Districts struggle with soaring health costs

By Del Stover

1/28/03 – Rising health insurance costs are adding to the fiscal worries of local school officials, who already face one of the worst budget years in half a century.

Nationwide, health insurance costs rose 14.7 percent in 2002, according to Mercer Human Resource Consulting, an international consulting firm. For this year, costs are expected to rise another 14 percent.

Washington state employees protest an increase in their health insurance premiums.Such rate hikes were putting a noticeable strain on school budgets even before the current economic slowdown. But coupled with huge state budget deficits that have prompted mid-year cuts in K-12 funding in many states, rising insurance premiums have left some school systems struggling to make ends meet.

School systems across the nation report premium increases ranging from 9 to 40 percent. The extent of the rate hikes depend on a multitude of factors, including a district's number of employees, geographic region, state laws, and instances of catastrophic illnesses.

The Houston school system certainly is feeling the impact. Health care coverage for 20,700 employees could cost the school system $115 million this year -- a 15 percent increase over what the district had expected. Overall, employee premiums will rise 40 percent.

Fifteen hundred miles away, officials in Carson City, Nev., say they've watched the cost of HMO services rise 125 percent since 1999. Yet, this year, HMO coverage rose a relatively tame 9.5 percent.

Not that single-digit inflation is particularly helpful when so many districts are in a financial crisis mode. Health care costs are not a discretionary expense, and unless something is done, spiraling costs will bust the budget.

"If we continue to see double-digit increases in health insurance coverage, then we're going to have to reduce services" in the education program, says Bob Anderson, director of fiscal services for the Carson City schools. "There's a limited amount of dollars out there."

There is no sign of immediate relief in sight.
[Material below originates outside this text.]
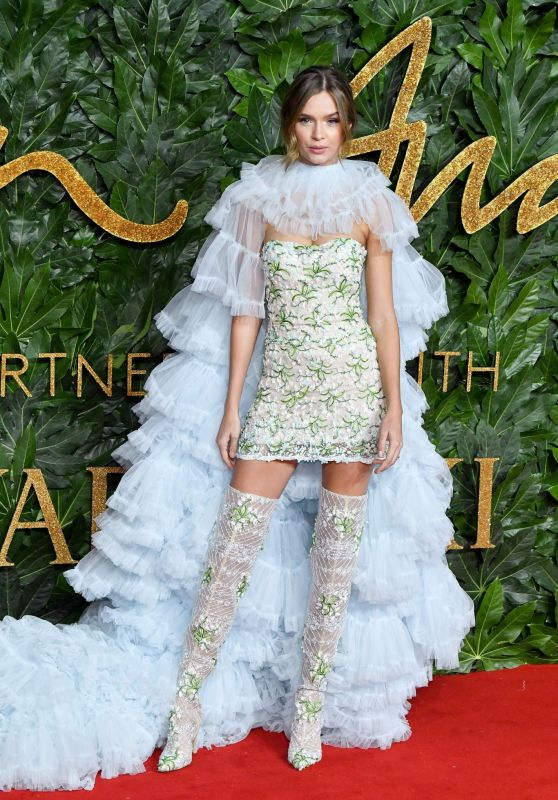 Josephine Skriver - The Fashion Awards 2018 in London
Rising health insurance costs are fueled by a variety of factors outside the control of the education community, including an aging work force, new and expensive medical technologies, ballooning prescription costs, and state and federal mandates expanding insurance coverage benefits.

Labor conflicts

An additional worry is that rising costs aren't just hurting fiscally. Unable to bear the financial burden alone, school systems are asking employees to shoulder more of the cost -- and that's putting a strain on labor relations in some communities.

A National Education Association survey of teacher strikes last fall found that health care costs were a factor in every dispute -- and sometimes the main point of contention, says NEA collective bargaining specialist Don Morabito.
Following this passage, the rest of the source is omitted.